Quoted passage ->

In Python 2.x str.format() and unicode.format() share the same implementation, using the Objects/stringlib mechanism of #defines and multiple includes. So while you do get the compiled code included twice, there's only one source file that implements them both. I don't think there's any concern about performance issues. And Python 3.x has the exact same implementation, although it's only included for unicode strings. It would not be difficult to add .format() for bytes. There have been various discussions over the years of how to actually do that. I think the most recent one was to add an __bformat__ method. I'm not saying any of this is a good idea or desirable. I'm just saying it would be easy to do and wouldn't hurt the performance of unicode.format(). Eric.
On Sat, May 28, 2011 at 7:43 PM, Eric Smith <eric@trueblade.com> wrote:
There have been various discussions over the years of how to actually do that. I think the most recent one was to add an __bformat__ method.
Python 2.x was different, as the automatic unicode coercion meant class developers still only needed to provide __str__ (or __unicode__ if they wanted to return non-ASCII data). __bformat__ (and similar ideas) are somewhat different beasts due to the encoding issues involved. Those aren't insurmountable, but they're things that don't come up with pure unicode handling (2.x unicode, 3.x str) or data that is essentially assumed to be latin-1 encoded in many cases (2.x str)

Data listing ->
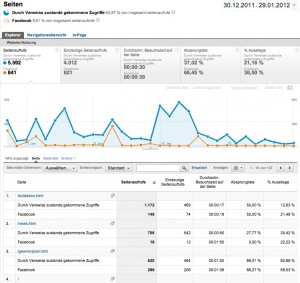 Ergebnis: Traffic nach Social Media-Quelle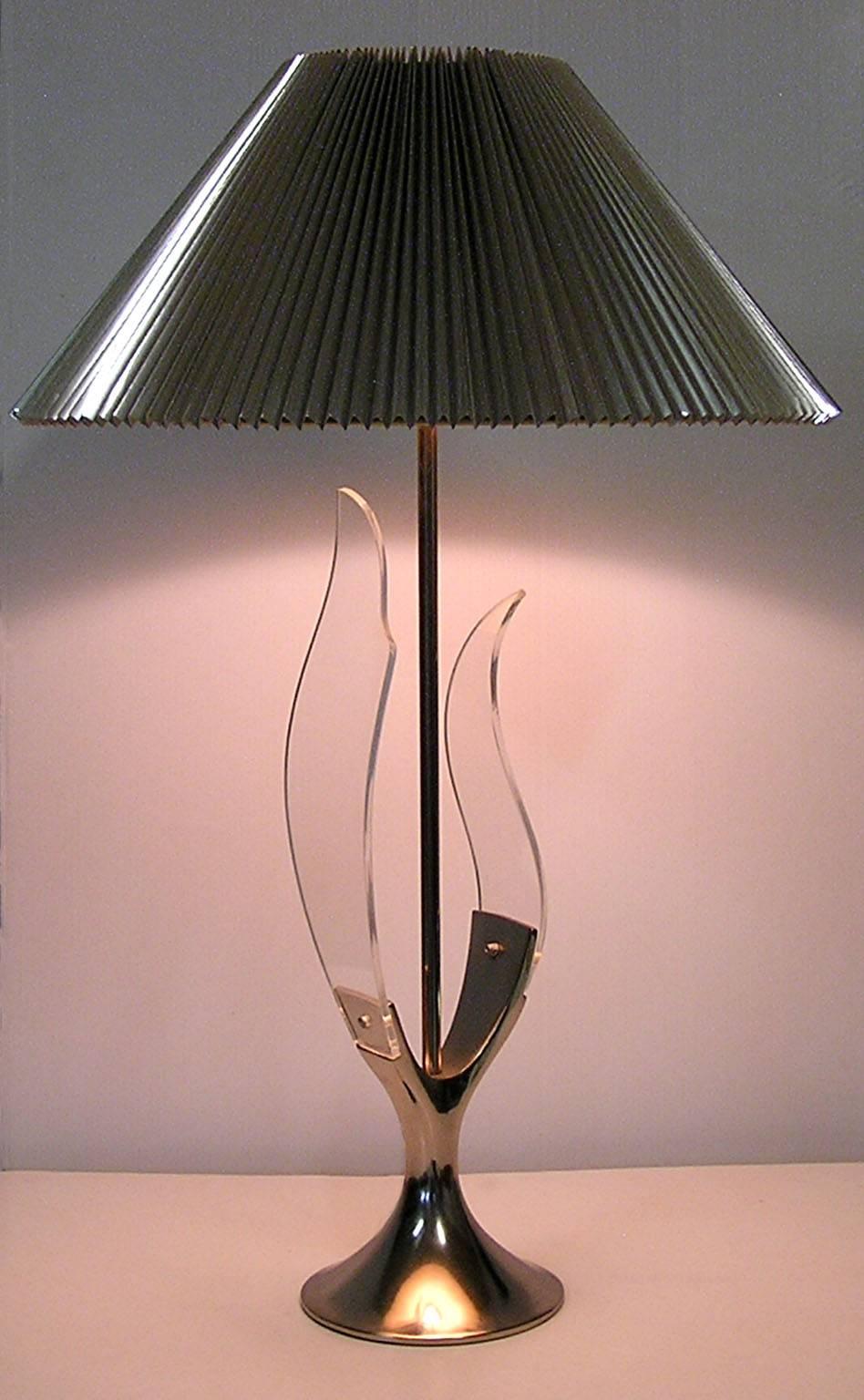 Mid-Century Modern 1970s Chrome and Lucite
---
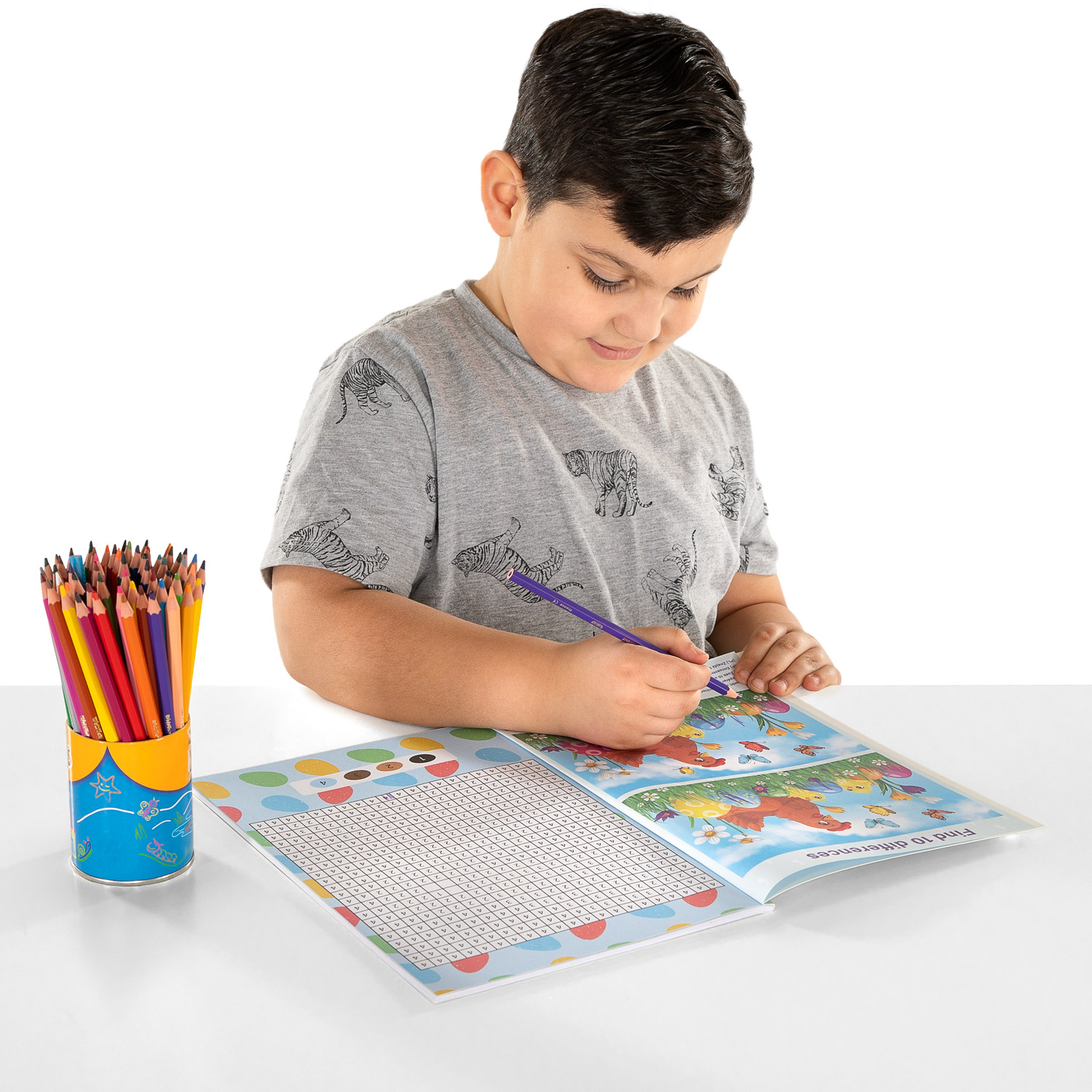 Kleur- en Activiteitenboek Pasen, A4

Parts of the exercise ->
a. Return, word for word, the stretch from "In Python 2.x" through "of unicode.format(). Eric." in the thread about Python string formatting.
b. Write the next part of the thread about Python string formatting, picking up right after its last sentence.

List of answers ->
a.
In Python 2.x str.format() and unicode.format() share the same implementation, using the Objects/stringlib mechanism of #defines and multiple includes. So while you do get the compiled code included twice, there's only one source file that implements them both. I don't think there's any concern about performance issues. And Python 3.x has the exact same implementation, although it's only included for unicode strings. It would not be difficult to add .format() for bytes. There have been various discussions over the years of how to actually do that. I think the most recent one was to add an __bformat__ method. I'm not saying any of this is a good idea or desirable. I'm just saying it would be easy to do and wouldn't hurt the performance of unicode.format(). Eric.

b.
I'm not saying any of this is a good idea or desirable. I'm just saying it would be easy to do and wouldn't hurt the performance of unicode.format().
I'm still not sure about that, since the 2.x str.format() pretty much ignores the associated encoding problems, and I don't believe perpetuating that behaviour would be appropriate for 3.x bytes. Cheers, Nick. -- Nick Coghlan | ncoghlan@gmail.com | Brisbane, Australia
On Sat, May 28, 2011 at 12:23 PM, Ethan Furman <ethan@stoneleaf.us> wrote:
Greg Ewing wrote:
How would ascii behave when mixed with unicode strings? Should it automatically coerce to unicode, or should an explicit decode() be required?
And what happens when a char > 127 hits the ascii stream?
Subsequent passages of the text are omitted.